Samaria ook heeft naar de helft uwer zonden niet gezondigd; en gij hebt uw gruwelen meer dan zij vermenigvuldigd, en hebt uw zusters gerechtvaardigd door al uw gruwelen, die gij gedaan hebt.
52 Thou therefore bear thy punishment, for that thou hast corrupted thy sisters by thy sins which thou hast committed beyond them; and thou hast made them [appear] more righteous than thyself: thou therefore be ashamed, and bear thy dishonour, in that thou hast justified thy sisters.
Draag gij dan ook uw schande, gij, die voor uw zusteren geoordeeld hebt door uw zonden, die gij gruwelijker gemaakt hebt dan zij; zij zijn rechtvaardiger dan gij; wees gij dan ook beschaamd, en draag uw schande, omdat gij uw zusters gerechtvaardigd hebt.
53 And I will turn their captivity, [even] the captivity of Sodom and her daughters; and I will turn the captivity of Samaria and her daughters; and I will turn thy captivity in the midst of them:
Als Ik haar gevangenen wederbrengen zal, namelijk de gevangenen van Sodom en haar dochteren, en de gevangenen van Samaria en haar dochteren, dan zal Ik wederbrengen de gevangenen uwer gevangenis in het midden van haar.

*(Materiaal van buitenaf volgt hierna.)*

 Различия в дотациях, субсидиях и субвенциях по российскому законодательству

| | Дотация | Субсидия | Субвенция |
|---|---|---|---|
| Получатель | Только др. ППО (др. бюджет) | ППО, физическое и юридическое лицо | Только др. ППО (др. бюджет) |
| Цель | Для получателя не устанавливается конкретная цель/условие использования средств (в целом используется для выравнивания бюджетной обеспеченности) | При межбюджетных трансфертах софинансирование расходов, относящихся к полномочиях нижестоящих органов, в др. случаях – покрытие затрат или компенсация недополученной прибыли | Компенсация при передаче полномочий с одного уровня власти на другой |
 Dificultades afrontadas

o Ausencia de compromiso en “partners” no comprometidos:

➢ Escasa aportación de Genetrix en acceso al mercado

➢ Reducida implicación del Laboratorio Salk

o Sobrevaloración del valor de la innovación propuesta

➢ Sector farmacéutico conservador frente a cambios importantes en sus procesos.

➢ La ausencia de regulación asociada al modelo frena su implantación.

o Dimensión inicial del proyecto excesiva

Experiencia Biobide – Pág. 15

54 that thou mayest bear thy punishment, and be dishonoured for all that thou hast done in provoking me to anger.
Opdat gij uw schande draagt, en te schande gemaakt wordt, om al hetgeen gij gedaan hebt, als gij haar troosten zult.
55 And thy sister Sodom and her daughters shall be restored as they were at the beginning, and thou and thy daughters shall be restored as ye were at the beginning.

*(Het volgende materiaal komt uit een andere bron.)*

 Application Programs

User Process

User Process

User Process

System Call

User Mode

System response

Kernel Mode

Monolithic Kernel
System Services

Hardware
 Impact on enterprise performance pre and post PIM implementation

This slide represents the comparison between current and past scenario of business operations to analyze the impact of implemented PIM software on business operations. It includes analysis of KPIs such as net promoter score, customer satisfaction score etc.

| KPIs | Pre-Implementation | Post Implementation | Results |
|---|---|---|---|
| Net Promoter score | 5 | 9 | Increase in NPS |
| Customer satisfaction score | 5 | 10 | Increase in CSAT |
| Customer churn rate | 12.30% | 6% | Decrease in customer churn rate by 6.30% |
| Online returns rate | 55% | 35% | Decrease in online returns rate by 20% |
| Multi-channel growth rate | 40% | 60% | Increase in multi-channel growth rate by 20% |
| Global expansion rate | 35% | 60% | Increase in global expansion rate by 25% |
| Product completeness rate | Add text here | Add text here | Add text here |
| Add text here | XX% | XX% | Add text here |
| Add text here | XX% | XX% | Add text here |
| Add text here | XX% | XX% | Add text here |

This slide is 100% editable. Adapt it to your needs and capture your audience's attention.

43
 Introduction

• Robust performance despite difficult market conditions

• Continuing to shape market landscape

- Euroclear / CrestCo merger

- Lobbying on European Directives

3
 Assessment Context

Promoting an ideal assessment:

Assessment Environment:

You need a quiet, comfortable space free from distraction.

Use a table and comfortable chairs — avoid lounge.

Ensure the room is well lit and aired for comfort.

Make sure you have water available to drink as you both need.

Als uw zusters, Sodom en haar dochteren, zullen wederkeren tot haar vorigen staat, mitsgaders Samaria en haar dochteren zullen wederkeren tot haar vorigen staat, zult gij ook en uw dochteren wederkeren tot uw vorigen staat.
56 And surely thy sister Sodom was not mentioned by thy mouth in the days of thy pride:
Ja, uw zuster Sodom is in uw mond niet gehoord geweest, ten dage uws groten hoogmoeds,
57 before thy wickedness was discovered, even now thou art the reproach of the daughters of Syria, and of all that are round about her, [even] of the daughters of the Philistines that compass thee round about.

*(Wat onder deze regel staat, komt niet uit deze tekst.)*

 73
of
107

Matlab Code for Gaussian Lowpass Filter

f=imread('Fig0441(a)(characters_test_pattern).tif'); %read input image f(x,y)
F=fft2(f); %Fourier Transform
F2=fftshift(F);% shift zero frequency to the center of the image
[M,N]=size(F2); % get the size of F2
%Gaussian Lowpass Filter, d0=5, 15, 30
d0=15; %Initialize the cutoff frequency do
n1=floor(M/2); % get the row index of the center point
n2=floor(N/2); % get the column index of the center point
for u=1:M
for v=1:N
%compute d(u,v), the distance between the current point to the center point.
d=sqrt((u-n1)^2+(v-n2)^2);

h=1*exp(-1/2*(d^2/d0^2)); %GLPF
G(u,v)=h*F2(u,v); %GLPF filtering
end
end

Aleer uw boosheid ontdekt was. Als de tijd was der versmading van de dochteren van Syrie, en van al degenen, die rondom datzelve waren, de dochteren der Filistijnen, die u verachten van rondom,
58 [As for] thine ungodliness and thine iniquities, thou hast borne them, saith the Lord.
Hebt gij uw schandelijke daden en uw gruwelen gedragen, spreekt de HEERE.
59 Thus saith the Lord; I will even do to thee as thou hast done, as thou hast dealt shamefully in these things to transgress my covenant.
Want alzo zegt de Heere HEERE: Ik zal u ook doen, gelijk als gij gedaan hebt, die den eed veracht hebt, brekende het verbond.
60 And I will remember my covenant [made] with thee in the days of thine infancy, and I will establish to thee an everlasting covenant.
Evenwel zal Ik gedachtig wezen aan Mijn verbond met u, in de dagen uwer jonkheid, en Ik zal met u een eeuwig verbond oprichten.
61 Then thou shalt remember thy way, and shalt be utterly dishonoured when thou receivest thine elder sisters with thy younger ones: and I will give them to thee for building up, but not by thy covenant.
Dan zult gij uwer wegen gedenken en beschaamd zijn, als gij uw zusteren, die groter zijn dan gij, met degenen, die kleiner zijn dan gij, aannemen zult; want Ik zal u dezelve geven tot dochteren, maar niet uit uw verbond.
62 And I will establish my covenant with thee; and thou shalt know that I am the Lord:
Want Ik zal Mijn verbond met u oprichten, en gij zult weten, dat Ik de HEERE ben;
63 that thou mayest remember, and be ashamed, and mayest no more be able to open thy mouth for thy shame, when I am reconciled to thee for all that thou hast done, saith the Lord.
Opdat gij het gedachtig zijt, en u schaamt, en niet meer uw mond opent vanwege uw schande, wanneer Ik voor u verzoening doen zal over al hetgeen gij gedaan hebt, spreekt de Heere HEERE.